[Exercise text]

I like my gods like the Greek liked 'em.
Vaguely omnipotent, immature, and very bored.

I feel like anything short of The One True He Above should be flawed, fallible and constantly stepping on eachother's toes for kicks.

Depends on the setting- if its a more serious or darker setting, I quite like my gods either aloof / almighty but inhuman, or dead / absent / nobody knows where they came from, maybe they were never any gods, just people who, in tme, got worshipped as history blurred the truth of their lives.

In more light-hearted settings, I like it when the gods are more human and relateable, the sort of gods you could meet walking down the street and not know about it, or even gods where everyone knows they're a god, the sorts of god you can talk with, be friends with, or the sort of god you could shoot with colouful bullets to stop them if they start doing something stupid.
Junko did nothing wrong. Jouga a shit.

[/Exercise text]

→ **What to do**:
A - List the qualities the passage about gods uses to describe how the Greeks liked their gods.
B - Return everything in the passage about gods from "In more light-hearted" down to "doing something stupid.".
C - Resume the passage about gods after its final sentence.

[Available data]

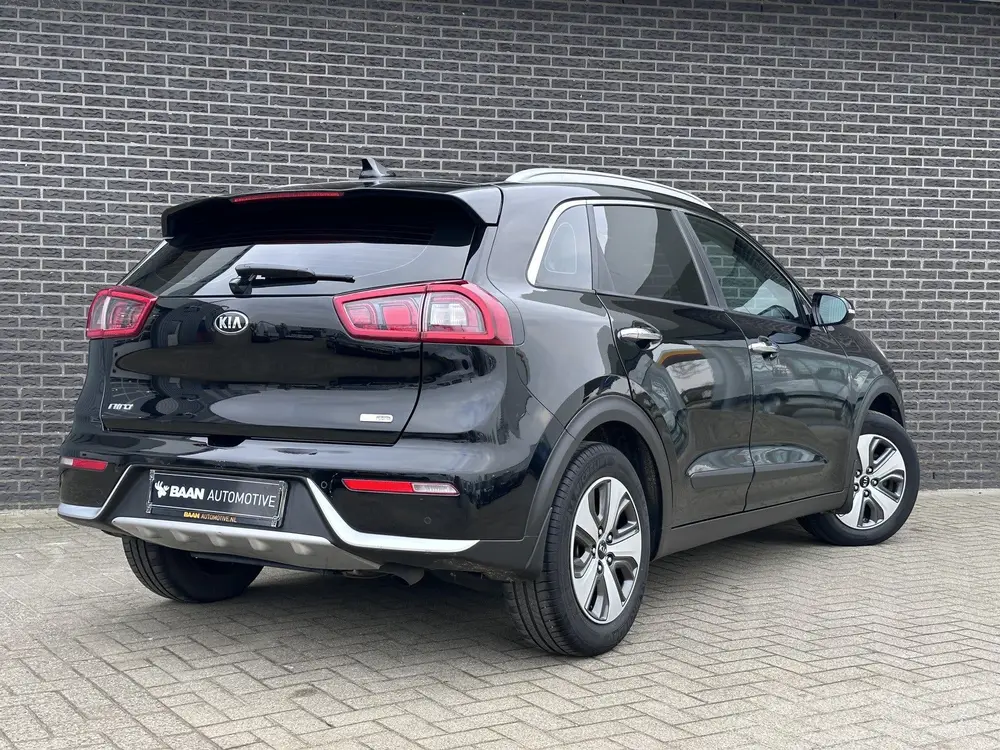 Kia Niro 1.6 GDi Hybrid ComfortLine | Camera | Navigatie | D uit 2019, foto 14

[/Available data]

→ **Response list**:
A -
vaguely omnipotent
immature
very bored

B -
In more light-hearted settings, I like it when the gods are more human and relateable, the sort of gods you could meet walking down the street and not know about it, or even gods where everyone knows they're a god, the sorts of god you can talk with, be friends with, or the sort of god you could shoot with colouful bullets to stop them if they start doing something stupid.

C -
Actually it raises a fairly good point.
Gods would generally be so outside of the regular perspective that they should come across as somewhat inconceivable in motive and means.
If the setting is a particularly serious and dark one, then wacky crazy hammy as fuck deities would be good.
On the other hand, the gods being the only serious thing in a pink-hat campaign works too.

I can't really work with gods that are too human or "weak". To me, gods are supposed to be associated with grand cosmic or metaphysical concepts, like Love, Organic Life, Physics, etc.
Or a single god that covers all of them at once. Too many "small gods" dilutes the concept of godhood. Also, statting up gods is pretty much a setup for failure. Once they have stats, they become just another monster for the players to slay. Most of the time I just use the GM as the setting's one true god and let them decide who gets divine intervention and who doesn't.

If you can extrapolate that bullshit from those four words, than you can extrapolate that OP asked "in your preferred setting."

I think a pantheon should be mixed. You should have some serious God. But then God of tricks should be a mischievous giggling God.

A God is an embodiment of an idea. Just personify an idea, and you have a God.

I like the idea in the book Small Gods.

Gods are more large and powerful if more people say their name.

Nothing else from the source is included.